Description
Statistics analysis provides several common and not so common statistical measures
for numeric data columns. Extended options include additional analyses and measures
such as Values, Modes, Quantiles, and Ranks. Use statistical measures to understand
the characteristics and properties of each numeric column, and to look for outlying
values and anomalies.
Statistics analysis can be performed on columns of numeric or date data type. For
columns of type DATE, statistics other than count, minimum, maximum, and mean are
calculated by first converting to the number of days since 1900.
Usage
td_statistics_valib(data, columns, ...)
Arguments
data |
Required Argument. |
columns |
Required Argument.
Types: character OR vector of Strings (character) |
... |
Specifies other arguments supported by the function as described in the 'Other Arguments' section. |
Value
Function returns an object of class "td_statistics_valib"

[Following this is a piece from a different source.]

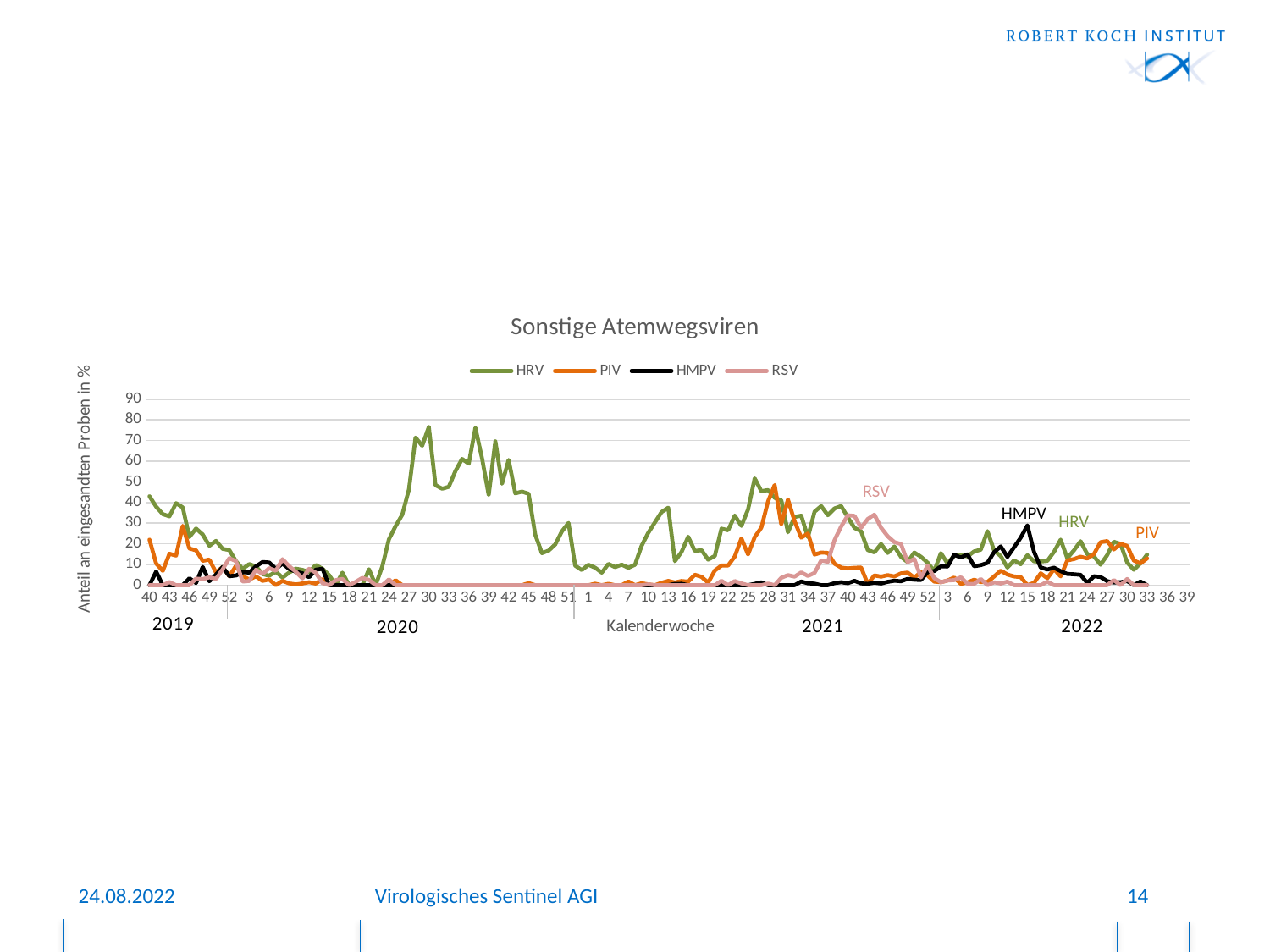
Is the peak value of PIV in 2021 greater or less than 40? greater How many series does the legend of the chart list? 4 Which series has the higher peak in 2021, PIV or RSV? PIV Is the peak value of RSV in 2021 greater or less than 20? greater Which series are listed in the chart legend? HRV, PIV, HMPV, RSV What kind of chart is shown on the slide? line chart Is the peak value of HMPV in 2022 greater or less than 20? greater What is the title of the chart? Sonstige Atemwegsviren How many years are marked along the x axis of the chart? 4 Which series reaches the highest value anywhere in the chart? HRV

which is a named list containing object of class "tbl_teradata".
Named list member can be referenced directly with the "$" operator
using name: result.
Other Arguments
exclude.columns
Optional Argument.
Specifies the name(s) of the column(s) to exclude from the
analysis, if a column specifier such as 'all', 'allnumeric',
'allnumericanddate' is used in the "columns" argument.
Types: character OR vector of Strings (character)
extended.options
Optional Argument.
Specifies the extended options for calculating statistics.

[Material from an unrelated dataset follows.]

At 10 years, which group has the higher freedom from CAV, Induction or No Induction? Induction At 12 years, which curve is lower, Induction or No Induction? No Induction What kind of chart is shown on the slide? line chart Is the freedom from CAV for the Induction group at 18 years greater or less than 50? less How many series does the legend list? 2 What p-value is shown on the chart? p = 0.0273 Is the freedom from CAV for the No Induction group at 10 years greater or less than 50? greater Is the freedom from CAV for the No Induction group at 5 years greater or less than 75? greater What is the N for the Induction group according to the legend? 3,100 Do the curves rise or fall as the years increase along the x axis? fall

Permitted Values: 'all', 'none', 'modes', 'quantiles', 'values', 'rank'
Default Value: 'none'
Types: character OR vector of Strings (character)
group.columns
Optional Argument.
Specifies the name(s) of column(s) to perform separate analysis for
each group.
Types: character OR vector of Strings (character)
statistical.method
Optional Argument.
Specifies the statistical method.
Permitted Values: 'sample', 'population'
Default Value: 'population'
Types: character
stats.options
Optional Argument.
Specifies the basic statistics to be calculated.
Permitted Values:
all
count (cnt)
minimum (min)
maximum (max)
mean
standarddeviation (std)
skewness (skew)
kurtosis (kurt)
standarderror (ste)
coefficientofvariance (cv)
variance (var)
sum
uncorrectedsumofsquares (uss)
correctedsumofsquares (css)
Default Value: c('cnt', 'min', 'max', 'mean', 'std')
Types: character OR vector of Strings (character)
filter
Optional Argument.
Specifies the clause to filter rows selected for analysis within
Statistics.
For example,
filter = "cust_id > 0"
Types: character
Examples
# Notes:
# 1. To execute Vantage Analytic Library functions, set options 'val.install.location' to
# the database name where Vantage analytic library functions are installed.
# 2. Datasets used in these examples can be loaded using Vantage Analytic Library installer.
# Set the option 'val.install.location'.
options(val.install.location = "SYSLIB")
# Get remote data source connection.
con <- td_get_context()$connection
# Create an object of class "tbl_teradata".
df <- tbl(con, "customer")
print(df)
# Example 1: Perform Statistics analysis using default values on 'income' column.
obj <- td_statistics_valib(data=df, columns="income")
# Print the results.
print(obj$result)
# Example 2: Perform Statistics analysis on 'income' column with values grouped
# by 'gender' and only for rows with income greater than 0.
obj <- td_statistics_valib(data=df,
columns="income",
group.columns="gender",
filter="income > 0")
# Print the results.
print(obj$result)
# Example 3: Perform Statistics analysis requesting all statistical measures
# and extended options.
obj <- td_statistics_valib(data=df,
columns="income",
stats.options="all",
extended.options="all")
# Print the results.
print(obj$result)
# Example 4: Perform Statistics analysis requesting specific statistical measures
# and extended options and return sample statistics.
obj <- td_statistics_valib(data=df,
columns="income",
stats.options=c("cnt", "max", "min", "mean",
"css", "uss", "kurt", "skew"),
extended.options=c("modes", "rank"),
statistical.method="sample")
# Print the results.
print(obj$result)